Main outcome measures
Sensitivity, specificity, and lead-time to diagnosis.
Of 366 prostate cancers identified, 183 were classified as aggressive, 160 as nonaggressive, and 23 as indeterminate. At a PSA abnormal cutoff level of 4.0 ng/mL, sensitivity for the entire 10-year follow-up period was 46% (95% CI 41% to 52%) (Table) and decreased with duration of follow-up. The sensitivities for detection of total, aggressive, and nonaggressive cancers that developed in the first 4 years of follow-up were 73%, 87%, and 53%, respectively. Overall specificity was 91% (CI 89% to 93%) (Table) and changed little by year of follow-up. Maximum accuracy over 7 years of follow-up was obtained at a PSA cutoff level of 3.3 ng/mL. The baseline PSA level could have moved the diagnosis of prostate cancer forward by an average of 5.5 years.
A single prostate-specific antigen measurement had moderate sensitivity and higher specificity for detecting prostate cancers.
Source of funding: National Institutes of Health.
For article reprint: Dr. P.H. Gann, Department of Preventive Medicine, Northwestern University Medical School, 680 North Lake Shore Drive, Suite 1102, Chicago, IL 60611, USA. FAX 312-908-9588.

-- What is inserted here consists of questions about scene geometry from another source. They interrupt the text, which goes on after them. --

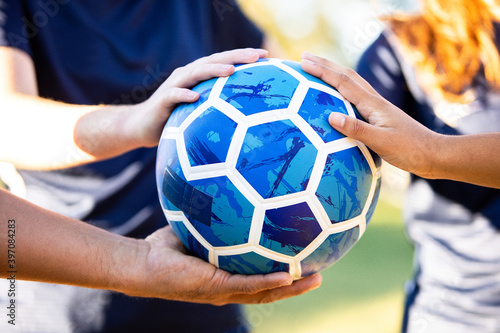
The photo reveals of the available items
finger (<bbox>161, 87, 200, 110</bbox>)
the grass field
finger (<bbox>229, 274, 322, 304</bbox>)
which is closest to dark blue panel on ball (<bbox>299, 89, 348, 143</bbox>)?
finger (<bbox>161, 87, 200, 110</bbox>)

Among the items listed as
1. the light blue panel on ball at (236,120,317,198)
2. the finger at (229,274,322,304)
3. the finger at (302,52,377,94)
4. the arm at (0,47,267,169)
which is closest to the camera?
the light blue panel on ball at (236,120,317,198)

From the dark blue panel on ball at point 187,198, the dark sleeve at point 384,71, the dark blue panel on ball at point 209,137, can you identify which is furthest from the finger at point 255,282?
the dark sleeve at point 384,71

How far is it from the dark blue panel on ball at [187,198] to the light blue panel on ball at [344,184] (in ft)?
1.20

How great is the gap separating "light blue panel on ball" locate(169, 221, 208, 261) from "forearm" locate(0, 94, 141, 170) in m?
0.63

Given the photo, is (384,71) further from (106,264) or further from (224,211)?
(106,264)

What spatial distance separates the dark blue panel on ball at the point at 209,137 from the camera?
140cm

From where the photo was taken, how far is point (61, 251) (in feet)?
4.71

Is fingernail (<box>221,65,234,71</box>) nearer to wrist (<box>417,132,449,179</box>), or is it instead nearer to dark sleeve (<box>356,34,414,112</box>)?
wrist (<box>417,132,449,179</box>)

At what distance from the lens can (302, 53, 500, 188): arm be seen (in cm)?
142

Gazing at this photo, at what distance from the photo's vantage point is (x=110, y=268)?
4.98 ft

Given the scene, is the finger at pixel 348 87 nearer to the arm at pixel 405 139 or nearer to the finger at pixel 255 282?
the arm at pixel 405 139

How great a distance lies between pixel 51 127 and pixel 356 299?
3.74 m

Table. Test characteristics of prostate-specific antigen with abnormal cutoff point of 4.0 ng/ml for detecting prostate cancer*
|Outcome||Sensitivity (95% CI)||Specificity (CI)||+LR||-LR|
|Prostate cancer||46% (41 to 52)||91% (89 to 92)||5.1||0.59|
*Abbreviations defined in Glossary; LRs calculated from data in article.
The true sensitivity and specificity of PSA are unknown because no large study has used a gold standard, such as biopsy, to define which patients tested with PSA have or do not have cancer. Using their novel case-control approach, Gann and colleagues document that 87% of men with aggressive cancers appearing within 4 years had an abnormal PSA result at baseline compared with only 53% of those with nonaggressive cancers.
The aggressive cancers in this study were unlikely to be cured at the actual time of diagnosis with aggressive therapy. If a PSA had been done and responded to several years earlier, how many cancers would have been curable? The answer is unknown. Because the time of diagnosis would have been advanced, however, the prognosis would have seemed to be better (lead-time bias). This study documented a much lower sensitivity for nonaggressive cancers, which are believed by advocates of early detection to be the potentially curable precursors of future aggressive cancers and the true targets of screening.
Gann and colleagues also document a false-positive rate (FPR) of 9%; however, the mean age of participants at baseline was only 63 years. The FPR is even higher among older men with more concurrent benign prostatic hyperplasia. In a recent large screening study of older men, about 12% in their 60s and 18% in their 70s had negative systematic biopsy findings after an elevated PSA result (1). These FPRs are higher than those for other screening tests that have better evidence of efficacy, such as stool guaiacs (FPR, 1% to 4% without rehydration; 10% with rehydration) (2) or mammography (FPR, 5% to 7%) (3).
It is unknown whether PSA will decrease mortality in the trials that have just started. What should clinicians do in the meantime? Patients should be informed about the downstream consequences of PSA testing and the uncertainty about whether it does more good than harm (4). Some will want the test in these circumstances; many will not.